• Provided information

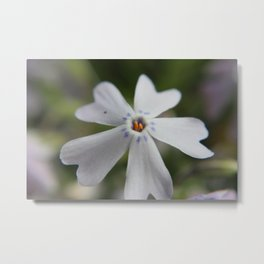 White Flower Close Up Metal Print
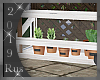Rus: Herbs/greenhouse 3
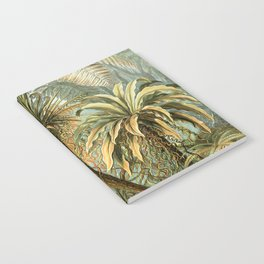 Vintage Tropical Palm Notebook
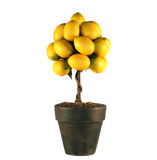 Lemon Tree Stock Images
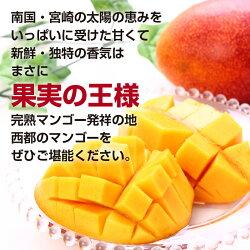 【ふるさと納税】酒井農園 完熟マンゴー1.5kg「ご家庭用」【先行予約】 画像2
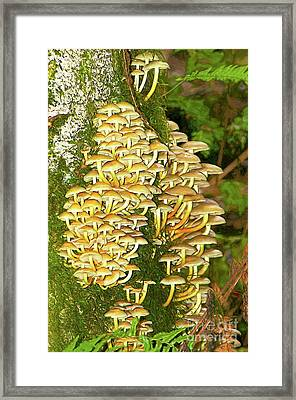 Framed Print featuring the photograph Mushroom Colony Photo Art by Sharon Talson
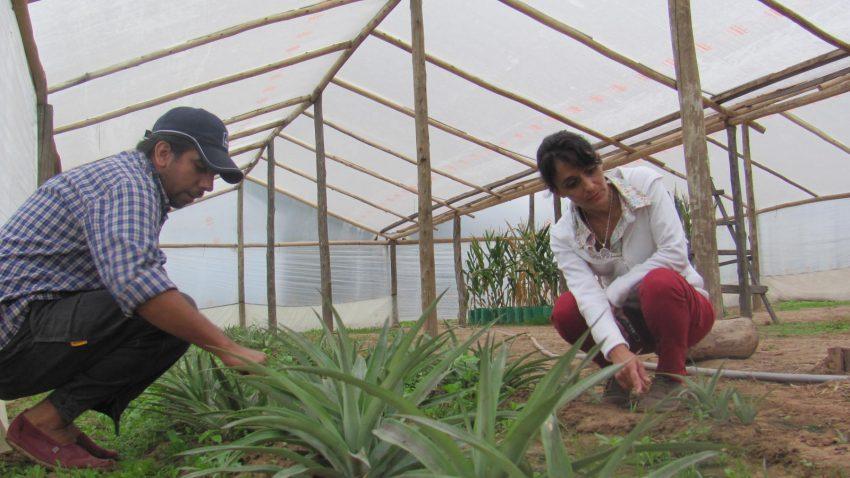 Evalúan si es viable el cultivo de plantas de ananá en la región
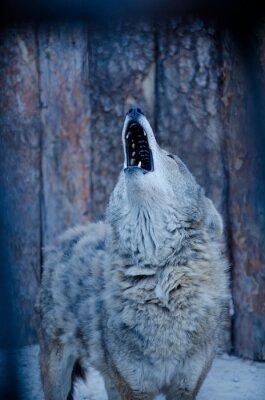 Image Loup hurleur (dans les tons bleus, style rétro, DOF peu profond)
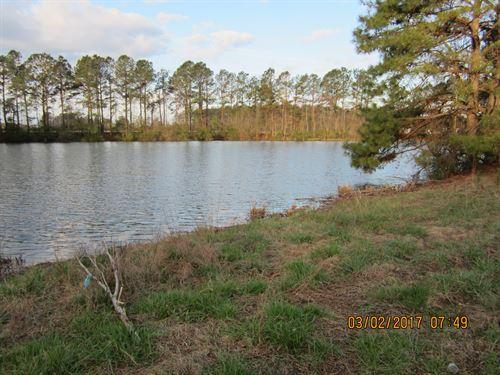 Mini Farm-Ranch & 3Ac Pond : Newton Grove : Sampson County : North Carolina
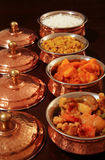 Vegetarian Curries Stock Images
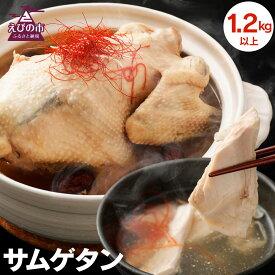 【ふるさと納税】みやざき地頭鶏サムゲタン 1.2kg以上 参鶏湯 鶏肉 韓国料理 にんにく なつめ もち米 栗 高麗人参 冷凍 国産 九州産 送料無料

==

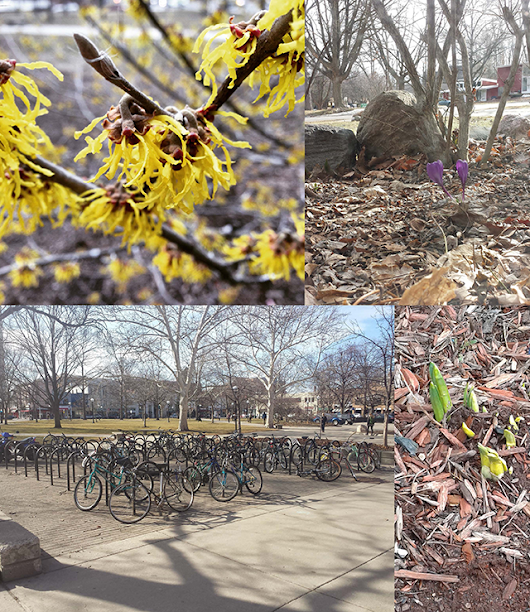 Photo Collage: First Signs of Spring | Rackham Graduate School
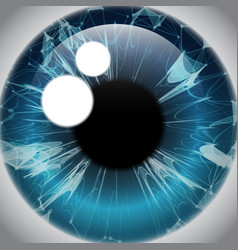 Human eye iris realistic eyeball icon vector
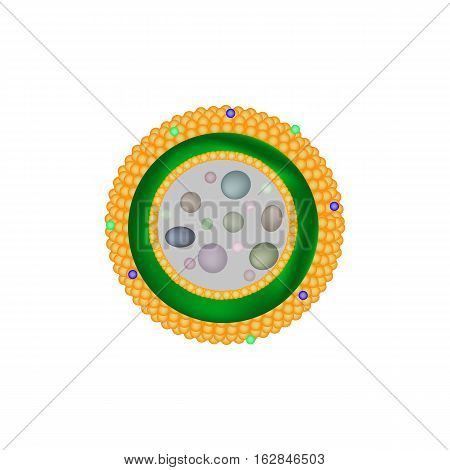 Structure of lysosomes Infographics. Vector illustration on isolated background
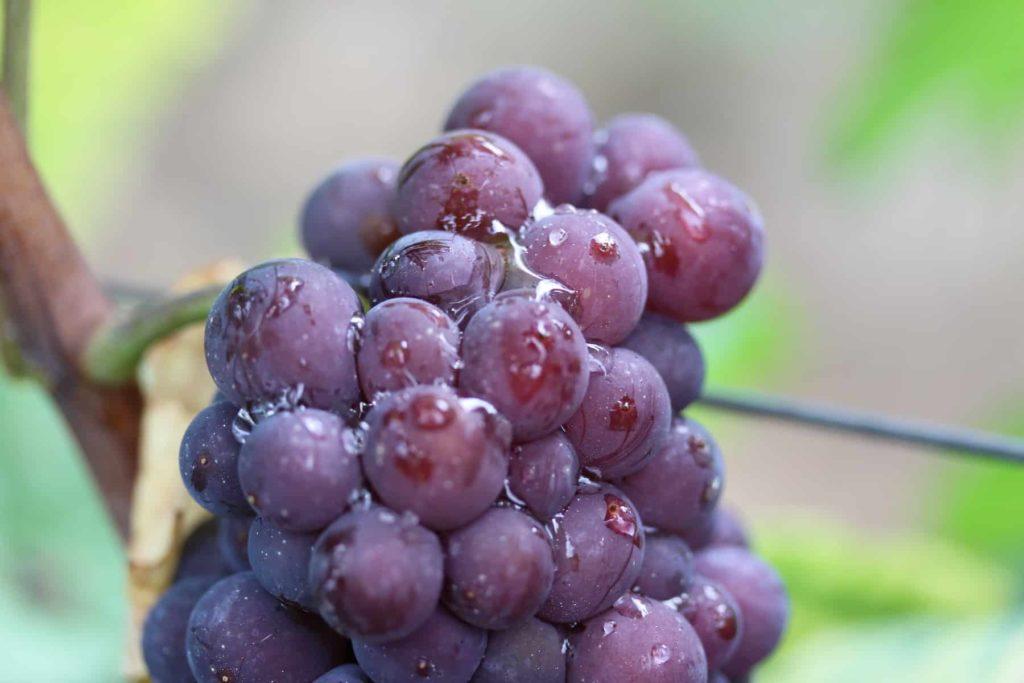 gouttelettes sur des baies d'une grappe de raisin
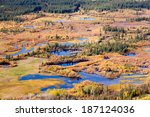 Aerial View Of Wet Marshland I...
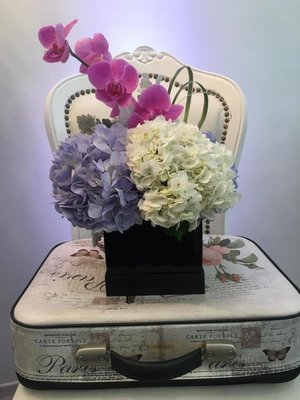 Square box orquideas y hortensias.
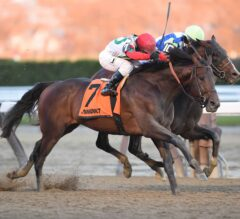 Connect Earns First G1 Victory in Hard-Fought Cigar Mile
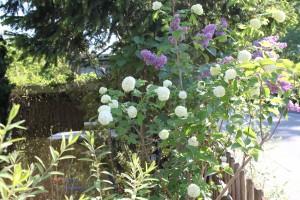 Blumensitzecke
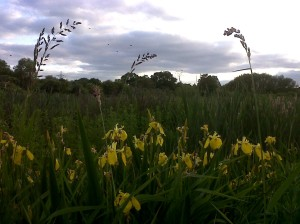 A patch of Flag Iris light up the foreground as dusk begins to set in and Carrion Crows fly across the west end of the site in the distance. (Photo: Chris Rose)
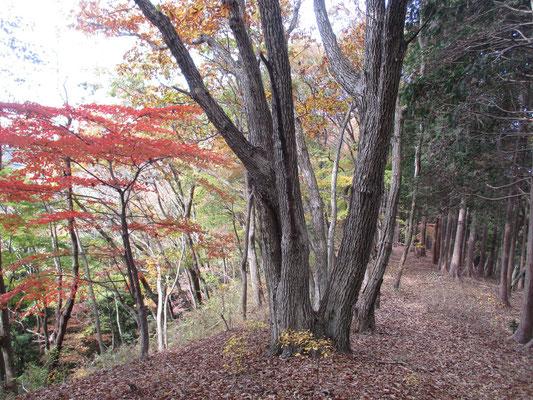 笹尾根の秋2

• Problem details
Your output should be the lines above from the one that contains "Mini Farm-Ranch &" through the one that contains "国産 九州産 送料無料", word for word, with pictures left out.

• Answer area
 Mini Farm-Ranch & 3Ac Pond : Newton Grove : Sampson County : North Carolina
 Vegetarian Curries Stock Images
 【ふるさと納税】みやざき地頭鶏サムゲタン 1.2kg以上 参鶏湯 鶏肉 韓国料理 にんにく なつめ もち米 栗 高麗人参 冷凍 国産 九州産 送料無料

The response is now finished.